[Supplied data start]

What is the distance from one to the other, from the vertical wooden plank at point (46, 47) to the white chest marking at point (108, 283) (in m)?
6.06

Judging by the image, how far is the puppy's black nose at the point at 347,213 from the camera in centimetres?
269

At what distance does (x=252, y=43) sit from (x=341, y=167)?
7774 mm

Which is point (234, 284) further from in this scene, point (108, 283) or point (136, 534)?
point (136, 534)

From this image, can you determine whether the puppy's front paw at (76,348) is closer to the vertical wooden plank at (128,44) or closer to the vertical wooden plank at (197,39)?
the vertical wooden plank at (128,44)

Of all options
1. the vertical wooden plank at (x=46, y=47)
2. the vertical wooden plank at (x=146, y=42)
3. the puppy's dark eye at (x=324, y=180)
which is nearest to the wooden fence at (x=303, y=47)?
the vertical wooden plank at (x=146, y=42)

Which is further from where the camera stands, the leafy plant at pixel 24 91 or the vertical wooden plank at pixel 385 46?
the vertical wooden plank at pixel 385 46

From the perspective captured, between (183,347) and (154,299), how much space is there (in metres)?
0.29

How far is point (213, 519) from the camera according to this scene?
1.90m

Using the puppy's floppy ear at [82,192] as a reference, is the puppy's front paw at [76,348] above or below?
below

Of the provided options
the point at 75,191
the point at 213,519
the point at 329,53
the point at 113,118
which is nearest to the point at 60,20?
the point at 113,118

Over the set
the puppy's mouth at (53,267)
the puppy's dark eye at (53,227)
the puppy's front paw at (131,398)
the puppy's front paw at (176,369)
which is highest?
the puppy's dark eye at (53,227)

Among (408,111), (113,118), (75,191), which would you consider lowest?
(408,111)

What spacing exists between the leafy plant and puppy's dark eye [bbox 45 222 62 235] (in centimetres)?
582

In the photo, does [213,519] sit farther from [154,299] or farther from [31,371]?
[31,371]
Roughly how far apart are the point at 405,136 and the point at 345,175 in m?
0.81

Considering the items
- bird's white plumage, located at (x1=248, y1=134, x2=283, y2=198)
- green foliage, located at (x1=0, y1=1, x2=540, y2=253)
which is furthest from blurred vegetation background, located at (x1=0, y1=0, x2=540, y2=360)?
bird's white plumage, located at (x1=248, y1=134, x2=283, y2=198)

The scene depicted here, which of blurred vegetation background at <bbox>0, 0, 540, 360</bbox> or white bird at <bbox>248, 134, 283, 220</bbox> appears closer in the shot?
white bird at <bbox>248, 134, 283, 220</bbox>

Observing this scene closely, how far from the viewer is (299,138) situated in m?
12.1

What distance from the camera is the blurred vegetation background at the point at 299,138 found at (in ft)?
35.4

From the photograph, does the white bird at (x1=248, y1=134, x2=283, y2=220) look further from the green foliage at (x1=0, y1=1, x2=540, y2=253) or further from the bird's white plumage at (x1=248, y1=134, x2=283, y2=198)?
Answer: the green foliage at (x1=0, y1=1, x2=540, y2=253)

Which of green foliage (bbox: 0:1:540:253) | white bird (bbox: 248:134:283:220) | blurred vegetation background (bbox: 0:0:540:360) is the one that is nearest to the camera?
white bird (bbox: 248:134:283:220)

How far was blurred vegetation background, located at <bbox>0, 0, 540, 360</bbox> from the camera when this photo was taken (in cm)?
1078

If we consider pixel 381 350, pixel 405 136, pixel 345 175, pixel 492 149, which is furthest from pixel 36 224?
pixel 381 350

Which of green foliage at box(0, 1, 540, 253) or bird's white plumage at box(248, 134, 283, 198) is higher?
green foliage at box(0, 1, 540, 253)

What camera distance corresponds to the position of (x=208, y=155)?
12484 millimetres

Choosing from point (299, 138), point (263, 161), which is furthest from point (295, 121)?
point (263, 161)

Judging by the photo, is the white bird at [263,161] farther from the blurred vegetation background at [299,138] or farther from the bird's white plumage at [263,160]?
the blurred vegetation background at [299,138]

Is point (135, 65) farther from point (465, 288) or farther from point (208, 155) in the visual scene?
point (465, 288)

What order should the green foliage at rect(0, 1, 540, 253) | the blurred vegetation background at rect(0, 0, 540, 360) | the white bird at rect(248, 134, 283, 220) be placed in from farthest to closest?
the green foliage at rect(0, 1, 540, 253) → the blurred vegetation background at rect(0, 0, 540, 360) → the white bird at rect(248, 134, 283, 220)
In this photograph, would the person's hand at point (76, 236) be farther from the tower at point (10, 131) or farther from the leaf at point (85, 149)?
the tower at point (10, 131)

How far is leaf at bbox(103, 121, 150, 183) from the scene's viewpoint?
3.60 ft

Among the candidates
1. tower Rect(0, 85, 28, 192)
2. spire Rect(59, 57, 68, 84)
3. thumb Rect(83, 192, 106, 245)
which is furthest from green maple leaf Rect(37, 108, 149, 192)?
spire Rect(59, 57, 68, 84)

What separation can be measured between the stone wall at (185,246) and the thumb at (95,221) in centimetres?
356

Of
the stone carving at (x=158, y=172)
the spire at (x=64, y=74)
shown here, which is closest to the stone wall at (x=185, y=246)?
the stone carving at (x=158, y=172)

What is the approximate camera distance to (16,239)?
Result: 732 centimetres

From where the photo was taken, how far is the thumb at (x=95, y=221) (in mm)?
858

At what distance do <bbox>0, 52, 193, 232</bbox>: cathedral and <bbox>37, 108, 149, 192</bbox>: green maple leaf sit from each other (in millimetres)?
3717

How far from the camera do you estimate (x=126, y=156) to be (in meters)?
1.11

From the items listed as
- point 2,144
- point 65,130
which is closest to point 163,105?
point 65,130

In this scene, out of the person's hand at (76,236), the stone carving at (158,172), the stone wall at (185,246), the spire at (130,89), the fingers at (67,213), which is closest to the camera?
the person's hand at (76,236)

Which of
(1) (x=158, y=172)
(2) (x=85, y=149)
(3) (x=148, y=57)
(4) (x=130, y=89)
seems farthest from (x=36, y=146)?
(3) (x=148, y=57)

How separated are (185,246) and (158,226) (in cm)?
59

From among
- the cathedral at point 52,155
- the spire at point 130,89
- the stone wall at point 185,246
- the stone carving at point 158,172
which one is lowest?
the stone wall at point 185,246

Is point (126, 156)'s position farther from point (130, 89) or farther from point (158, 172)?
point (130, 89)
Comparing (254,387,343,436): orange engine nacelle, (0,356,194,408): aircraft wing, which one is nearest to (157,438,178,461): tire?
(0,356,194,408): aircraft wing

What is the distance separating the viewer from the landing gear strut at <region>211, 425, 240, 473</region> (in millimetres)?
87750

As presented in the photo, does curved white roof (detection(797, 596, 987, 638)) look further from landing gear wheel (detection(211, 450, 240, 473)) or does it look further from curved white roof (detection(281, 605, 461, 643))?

[Supplied data end]

• _What the task requires_: Extract every line of the listing that contains the word "between", treating uppercase and lowercase as different.

• _Worked answer_:
From the perspective captured, between (183,347) and (154,299), how much space is there (in metres)?
What spacing exists between the leafy plant and puppy's dark eye [bbox 45 222 62 235] (in centimetres)?
What separation can be measured between the stone wall at (185,246) and the thumb at (95,221) in centimetres?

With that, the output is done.